● **Problem to solve**: Below are some records. Return exactly their lines from the one containing "Eski Çağ Medeniyetleri" through the one containing "7-9. soruları aşağıda", and drop the pictures.

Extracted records
———

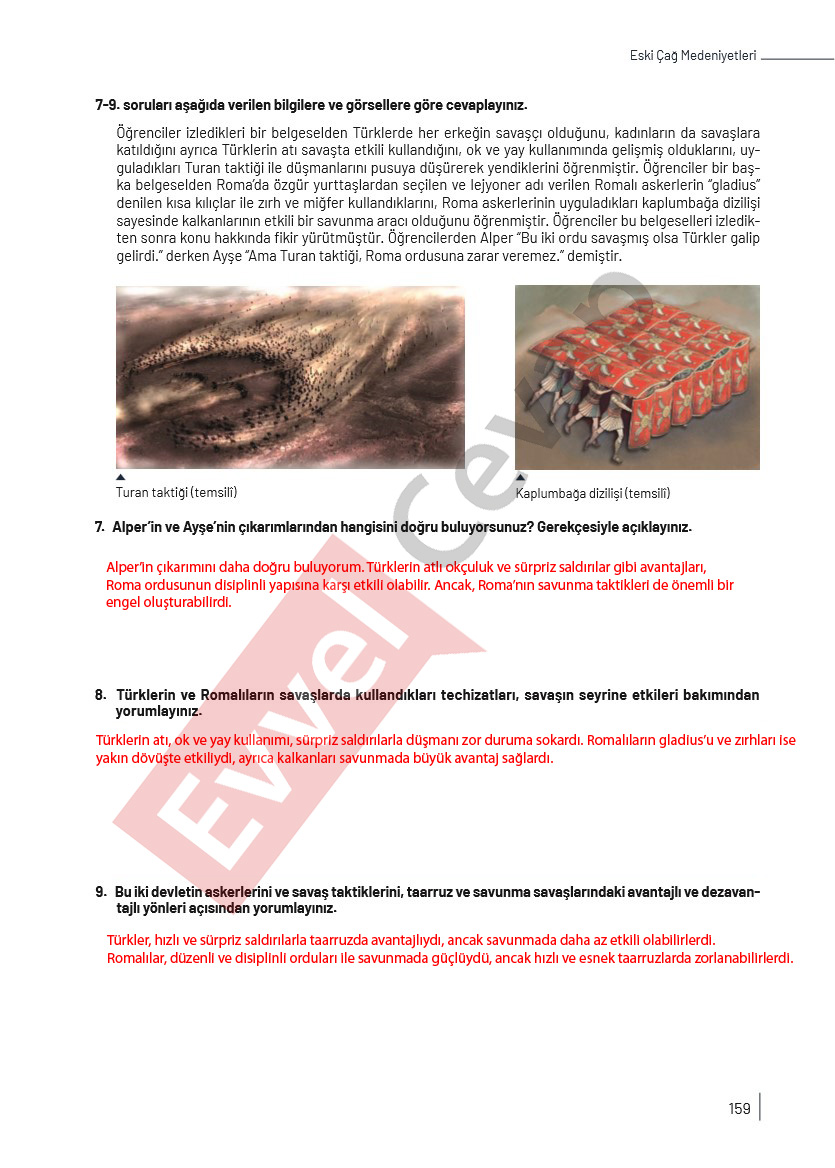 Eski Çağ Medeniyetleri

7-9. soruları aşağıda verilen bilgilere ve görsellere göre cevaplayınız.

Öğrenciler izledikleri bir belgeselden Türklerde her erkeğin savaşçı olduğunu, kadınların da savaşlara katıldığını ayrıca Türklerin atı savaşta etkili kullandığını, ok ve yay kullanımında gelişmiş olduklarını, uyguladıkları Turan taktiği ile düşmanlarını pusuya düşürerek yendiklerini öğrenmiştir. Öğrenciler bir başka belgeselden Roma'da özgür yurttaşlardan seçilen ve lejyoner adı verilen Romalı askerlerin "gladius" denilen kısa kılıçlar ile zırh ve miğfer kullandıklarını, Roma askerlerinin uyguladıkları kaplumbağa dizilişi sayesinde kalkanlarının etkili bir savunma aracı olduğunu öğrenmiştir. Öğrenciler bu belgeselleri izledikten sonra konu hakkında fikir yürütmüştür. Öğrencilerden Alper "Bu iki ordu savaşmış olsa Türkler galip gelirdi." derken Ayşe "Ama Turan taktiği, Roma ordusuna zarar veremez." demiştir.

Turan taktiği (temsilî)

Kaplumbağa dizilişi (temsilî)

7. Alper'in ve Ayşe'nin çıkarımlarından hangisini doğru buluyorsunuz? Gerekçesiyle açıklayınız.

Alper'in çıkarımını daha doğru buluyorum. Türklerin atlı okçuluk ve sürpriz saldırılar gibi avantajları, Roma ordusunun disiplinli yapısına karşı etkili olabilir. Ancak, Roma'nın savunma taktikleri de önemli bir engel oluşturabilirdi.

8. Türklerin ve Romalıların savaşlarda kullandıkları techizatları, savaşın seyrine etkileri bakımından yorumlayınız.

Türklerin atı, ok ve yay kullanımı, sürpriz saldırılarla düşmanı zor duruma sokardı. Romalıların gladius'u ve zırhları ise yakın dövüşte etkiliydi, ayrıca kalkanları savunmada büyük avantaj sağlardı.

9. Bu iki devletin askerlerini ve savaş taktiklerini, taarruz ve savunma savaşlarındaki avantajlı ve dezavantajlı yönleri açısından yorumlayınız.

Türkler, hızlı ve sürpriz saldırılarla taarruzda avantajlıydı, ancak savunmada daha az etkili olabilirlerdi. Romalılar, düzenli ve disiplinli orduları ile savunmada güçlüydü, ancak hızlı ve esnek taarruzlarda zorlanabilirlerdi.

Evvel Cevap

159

———

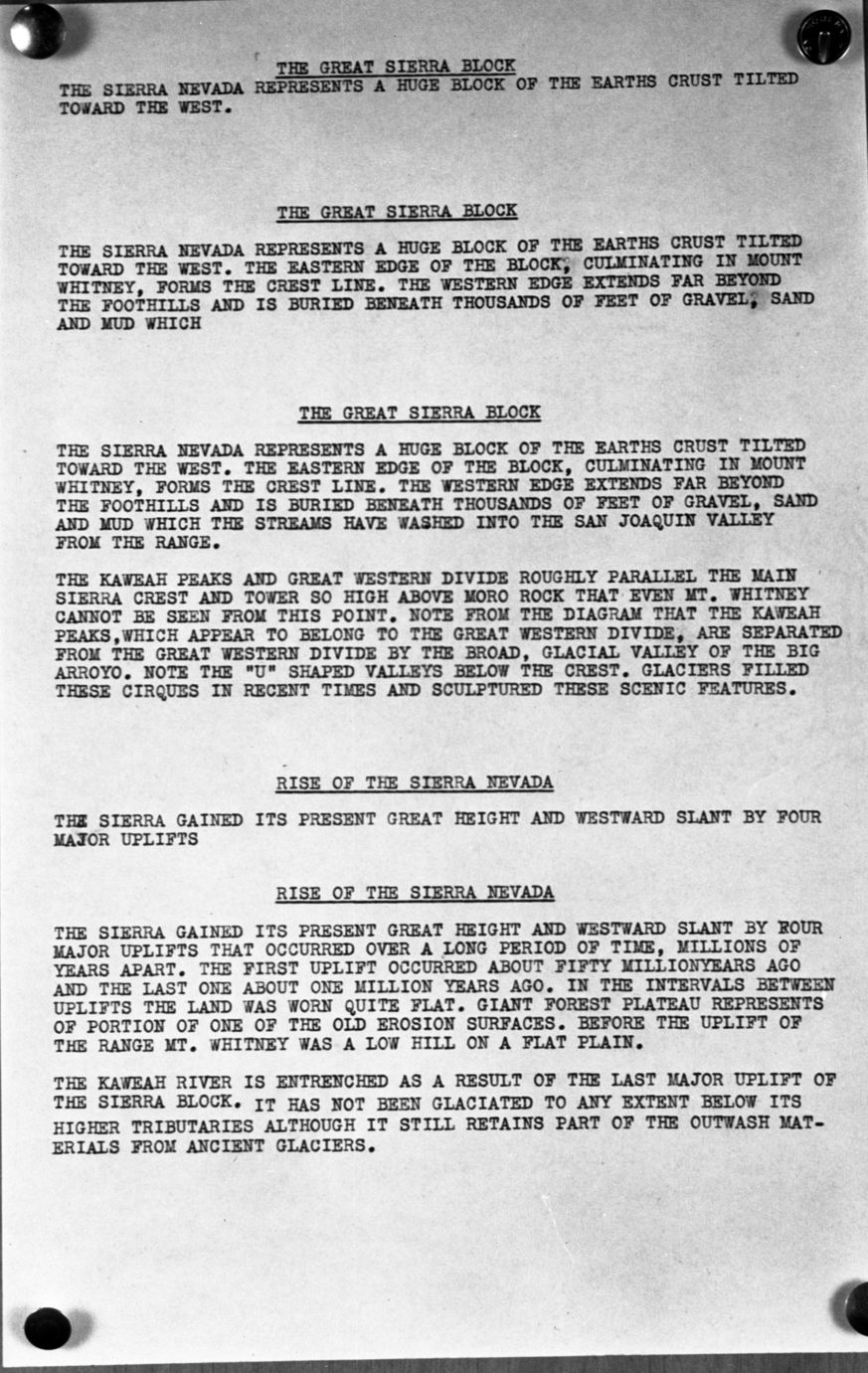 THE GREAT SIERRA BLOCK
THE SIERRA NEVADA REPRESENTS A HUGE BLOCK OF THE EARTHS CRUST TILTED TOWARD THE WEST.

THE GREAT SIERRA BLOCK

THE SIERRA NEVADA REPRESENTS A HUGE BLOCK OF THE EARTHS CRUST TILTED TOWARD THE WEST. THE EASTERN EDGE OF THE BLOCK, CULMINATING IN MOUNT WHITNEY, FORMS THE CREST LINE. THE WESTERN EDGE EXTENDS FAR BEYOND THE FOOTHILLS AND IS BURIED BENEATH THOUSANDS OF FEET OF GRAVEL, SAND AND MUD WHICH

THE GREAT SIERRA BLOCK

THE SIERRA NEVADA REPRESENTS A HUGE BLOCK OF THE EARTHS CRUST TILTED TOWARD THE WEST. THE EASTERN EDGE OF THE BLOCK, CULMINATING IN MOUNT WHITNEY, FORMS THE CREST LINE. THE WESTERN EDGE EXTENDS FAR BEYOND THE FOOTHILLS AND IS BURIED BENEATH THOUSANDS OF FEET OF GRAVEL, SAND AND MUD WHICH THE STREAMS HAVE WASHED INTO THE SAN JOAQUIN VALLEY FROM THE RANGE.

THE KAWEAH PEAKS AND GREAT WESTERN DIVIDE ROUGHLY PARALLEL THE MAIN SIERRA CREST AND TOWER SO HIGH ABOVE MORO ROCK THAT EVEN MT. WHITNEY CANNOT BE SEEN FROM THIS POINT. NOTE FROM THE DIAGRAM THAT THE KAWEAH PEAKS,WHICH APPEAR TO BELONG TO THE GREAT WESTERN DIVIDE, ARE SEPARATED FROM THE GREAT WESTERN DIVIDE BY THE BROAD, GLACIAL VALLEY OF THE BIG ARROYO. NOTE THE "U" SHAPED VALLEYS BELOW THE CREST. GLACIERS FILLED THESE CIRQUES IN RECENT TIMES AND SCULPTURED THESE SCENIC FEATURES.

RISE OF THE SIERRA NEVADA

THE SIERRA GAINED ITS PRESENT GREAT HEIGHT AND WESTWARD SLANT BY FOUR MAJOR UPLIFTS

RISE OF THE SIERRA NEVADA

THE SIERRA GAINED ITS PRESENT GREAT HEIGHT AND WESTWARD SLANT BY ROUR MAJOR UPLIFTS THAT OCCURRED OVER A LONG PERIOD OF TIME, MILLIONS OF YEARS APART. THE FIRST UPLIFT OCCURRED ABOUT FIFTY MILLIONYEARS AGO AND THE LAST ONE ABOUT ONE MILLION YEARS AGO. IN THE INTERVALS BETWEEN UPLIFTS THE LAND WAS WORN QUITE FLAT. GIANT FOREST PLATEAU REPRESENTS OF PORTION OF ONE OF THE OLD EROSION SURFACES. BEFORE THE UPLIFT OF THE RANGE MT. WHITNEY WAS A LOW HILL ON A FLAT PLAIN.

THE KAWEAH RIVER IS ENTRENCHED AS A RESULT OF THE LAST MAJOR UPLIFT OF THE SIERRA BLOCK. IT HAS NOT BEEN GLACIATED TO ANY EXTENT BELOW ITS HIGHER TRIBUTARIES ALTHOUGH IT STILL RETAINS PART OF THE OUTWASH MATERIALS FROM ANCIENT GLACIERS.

———

● **Exercise output**:
 Eski Çağ Medeniyetleri

7-9. soruları aşağıda verilen bilgilere ve görsellere göre cevaplayınız.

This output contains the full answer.